◆ **Document excerpt**
_ _ _

6. From Tashkent it is difficult to agree that we and the US are activated by shared values. Here we have a brutal US sponsored dictatorship reminiscent of Central and South American policy under previous US Republican administrations. I watched George Bush talk today of Iraq and "dismantling the apparatus of terror… removing the torture chambers and the rape rooms". Yet when it comes to the Karimov regime, systematic torture and rape appear to be treated as peccadilloes, not to affect the relationship and to be downplayed in international fora. Double standards? Yes.

7. I hope that once the present crisis is over we will make plain to the US, at senior level, our serious concern over their policy in Uzbekistan.

MURRAY

--------------------------------------------------------------------------------

[Transcript of facsimile sent 25 March 2003 from the Foreign Office]

From: Michael Wood, Legal Advisor

Date: 13 March 2003

CC: PS/PUS; Matthew Kidd, WLD

Linda Duffield

UZBEKISTAN: INTELLIGENCE POSSIBLY OBTAINED UNDER TORTURE

1. Your record of our meeting with HMA Tashkent recorded that Craig had said that his understanding was that it was also an offence under the UN Convention on Torture to receive or possess information under torture. I said that I did not believe that this was the case, but undertook to re-read the Convention.

2. I have done so. There is nothing in the Convention to this effect. The nearest thing is article 15 which provides:

"Each State Party shall ensure that any statement which is established to have been made as a result of torture shall not be invoked as evidence in any proceedings, except against a person accused of torture as evidence that the statement was made."

3. This does not create any offence. I would expect that under UK law any statement established to have been made as a result of torture would not be admissible as evidence.

_ _ _

◆ **Recorded data**
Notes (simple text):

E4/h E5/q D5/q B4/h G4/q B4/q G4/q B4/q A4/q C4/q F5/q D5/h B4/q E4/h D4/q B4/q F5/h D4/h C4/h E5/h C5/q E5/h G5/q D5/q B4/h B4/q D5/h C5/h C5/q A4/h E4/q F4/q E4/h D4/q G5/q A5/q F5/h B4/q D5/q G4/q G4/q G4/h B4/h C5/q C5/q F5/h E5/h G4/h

_ _ _

◆ **Direction A**
Write out the passage from the Uzbekistan correspondence, beginning at the words "Date: 13 March" and stopping after "re-read the Convention.".
◆ **Direction B**
In the Uzbekistan correspondence, which article of the UN Convention on Torture does the legal advisor call the nearest thing to an offence of receiving or possessing information obtained under torture?

◆ **Written reply A**
Date: 13 March 2003

CC: PS/PUS; Matthew Kidd, WLD

Linda Duffield

UZBEKISTAN: INTELLIGENCE POSSIBLY OBTAINED UNDER TORTURE

1. Your record of our meeting with HMA Tashkent recorded that Craig had said that his understanding was that it was also an offence under the UN Convention on Torture to receive or possess information under torture. I said that I did not believe that this was the case, but undertook to re-read the Convention.

◆ **Written reply B**
Article 15